XML Element and Attribute Name Guidelines

Article
08/12/2009

Some time ago, a dev team here at Microsoft asked me to review their XML vocabulary that they had designed. They wanted to know if the element and attribute names in their vocabulary design were good ones.

This blog is inactive.
New blog: EricWhite.com/blog

Blog TOCNote: I suspect that this is one of those religious issues. I’m not suggesting that this is the one and only way to design XML vocabularies – this is just what I do. There may be good reasons to use different rules. (I have broken every rule here, probably. Well, that’s the story of my life – make mistakes, suffer from the effects, and try not to do it again. J)

Once you release some software that uses a specific vocabulary, it tends to be set in stone. Even if there’s a problem with the vocabulary, it often is more problematic to try to change it after the fact than to continue to work around the problem, so designing vocabularies deserves some thought beforehand.

Much of what I’m presenting here derives from the Guidelines for Names from the .NET Framework Design Guidelines. Krzysztof Cwalina and Brad Abrams are the authors of the book Framework Design Guidelines: Conventions, Idioms, and Patterns for Reusable .NET Libraries. Some important excerpts of that book are published on MSDN for easy reference, but I consider that book to be a ‘must read’ on the list of professional .NET developers.

Pascal Casing For Tags Longer than Three Characters

Use Pascal casing for element and attribute names that are longer than three characters.

There are mainly three schemes used for casing:

Pascal casing: The first letter in the tag and the first letter of each subsequent concatenated word are capitalized.

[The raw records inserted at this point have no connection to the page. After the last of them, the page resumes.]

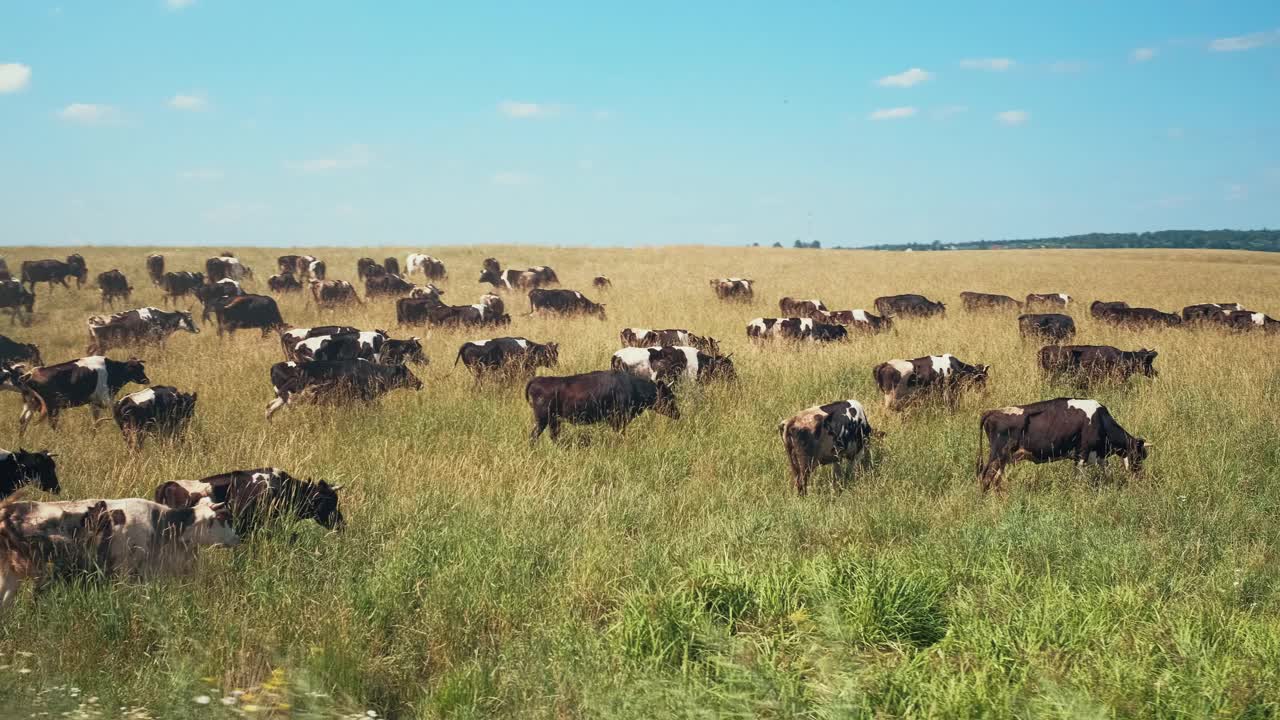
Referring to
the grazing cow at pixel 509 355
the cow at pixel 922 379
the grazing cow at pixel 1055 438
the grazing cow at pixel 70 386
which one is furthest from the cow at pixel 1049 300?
the grazing cow at pixel 70 386

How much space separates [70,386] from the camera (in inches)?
450

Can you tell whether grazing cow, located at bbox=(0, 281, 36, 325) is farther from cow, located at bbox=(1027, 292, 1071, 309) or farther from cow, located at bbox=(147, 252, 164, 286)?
cow, located at bbox=(1027, 292, 1071, 309)

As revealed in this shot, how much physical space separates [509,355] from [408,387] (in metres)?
1.87

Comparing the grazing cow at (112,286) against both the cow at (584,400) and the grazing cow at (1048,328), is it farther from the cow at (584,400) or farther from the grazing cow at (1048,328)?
the grazing cow at (1048,328)

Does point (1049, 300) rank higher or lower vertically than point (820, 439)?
higher

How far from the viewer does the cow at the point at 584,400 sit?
10070 mm

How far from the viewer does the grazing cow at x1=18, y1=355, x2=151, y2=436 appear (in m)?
11.2

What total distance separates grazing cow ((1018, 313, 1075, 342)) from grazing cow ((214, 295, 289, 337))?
16756 mm

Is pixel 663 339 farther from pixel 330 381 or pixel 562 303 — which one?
pixel 562 303

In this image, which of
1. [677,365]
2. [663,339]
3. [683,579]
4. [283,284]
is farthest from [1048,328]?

For example:

<ForegroundColor>Black</ForegroundColor>

Lower casing with hyphens: tags are lower-case, and hyphens separate words. XSLT uses this style:

<apply-templates />
<value-ofselect="title" />

Camel casing: The first letter of a tag is lowercase and the first letter of each subsequent concatenated word is capitalized. For example:

<fatalErrorMessage>Contact your IT support department.</fatalErrorMessage>

I prefer Pascal casing for two reasons:

I find the XML easier to read.
If you use an XML to Object mapper such as LINQ to XSD, then the types that the mapper generates will conform to the .NET Framework Design Guidelines. If you use the LINQ to XML approach of pre-atomization of element and attribute names, those classes will contain public fields that conform to the guidelines.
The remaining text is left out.